### Page extract:
---

Whenever the number of Warrant Shares or number or kind of securities or other
property purchasable upon the exercise of this Warrant or the Exercise Price is
adjusted, as herein provided, the Company shall give notice thereof to the
Holder, which notice shall state the number of Warrant Shares (and other
securities or property) purchasable upon the exercise of this Warrant and the
Exercise Price of such Warrant Shares (and other securities or property) after
such adjustment, setting forth a brief statement of the facts requiring such
adjustment and setting forth the computation by which such adjustment was
made.
15. Notice
of Corporate Action. If at
any time:
(a) the
Company shall take a record of the holders of its Common Stock for the purpose
of entitling them to receive a dividend or other distribution, or any right to
subscribe for or purchase any evidences of its indebtedness, any shares of stock
of any class or any other securities or property, or to receive any other right,
or
(b) there
shall be any capital reorganization of the Company, any reclassification or
recapitalization of the capital stock of the Company or any consolidation or
merger of the Company with, or any sale, transfer or other disposition of all or
substantially all the property, assets or business of the Company to, another
corporation or,
(c) there
shall be a voluntary or involuntary dissolution, liquidation or winding up of
the Company;
then, in
any one or more of such cases, the Company shall give to Holder (i) at least 10
days’ prior written notice of the date on which a record date shall be selected
for such dividend, distribution or right or for determining rights to vote in
respect of any such reorganization, reclassification, merger, consolidation,
sale, transfer, disposition, liquidation or winding up, and (ii) in the case of
any such reorganization, reclassification, merger, consolidation, sale,
transfer, disposition, dissolution, liquidation or winding up, at least 10 days’
prior written notice of the date when the same shall take place. Such notice in
accordance with the foregoing clause also shall specify (i) the date on which
any such record is to be taken for the purpose of such dividend, distribution or
right, the date on which the holders of Common Stock shall be entitled to any
such dividend, distribution or right, and the amount and character thereof, and
(ii) the date on which any such reorganization, reclassification, merger,
consolidation, sale, transfer, disposition, dissolution, liquidation or winding
up is to take place and the time, if any such time is to be fixed, as of which
the holders of Common Stock shall be entitled to exchange their Warrant Shares
for securities or other property deliverable upon such disposition, dissolution,
liquidation or winding up. Each such written notice shall be sufficiently given
if addressed to Holder at the last address of Xxxxxx appearing on the books of
the Company and delivered in accordance with Section 17(d).

---

### Data section:

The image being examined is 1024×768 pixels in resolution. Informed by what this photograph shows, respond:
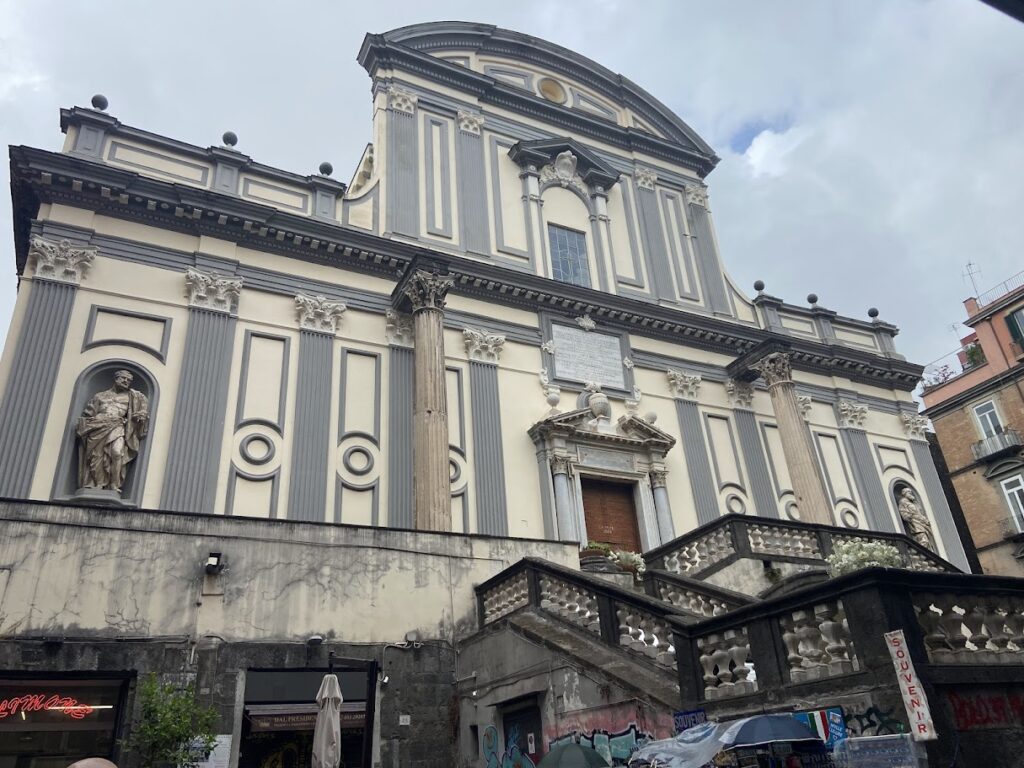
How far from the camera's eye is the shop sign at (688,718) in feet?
22.7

---

### Instructions for the task:
Does the warrant notice extract above agree with each statement below? Answer yes or no for each and quote the deciding words. (a) Before a merger, the Company must give the Holder at least 10 days' written notice of the date it will take place. (b) A notice of adjustment needs to give only the new figures, not the facts behind the adjustment. (c) Notice of corporate action is required only for a voluntary dissolution of the Company.

### Final result:
(a) Yes: "at least 10 days’ prior written notice of the date when the same shall take place"
(b) No: "setting forth a brief statement of the facts requiring such adjustment"
(c) No: "a voluntary or involuntary dissolution, liquidation or winding up of the Company"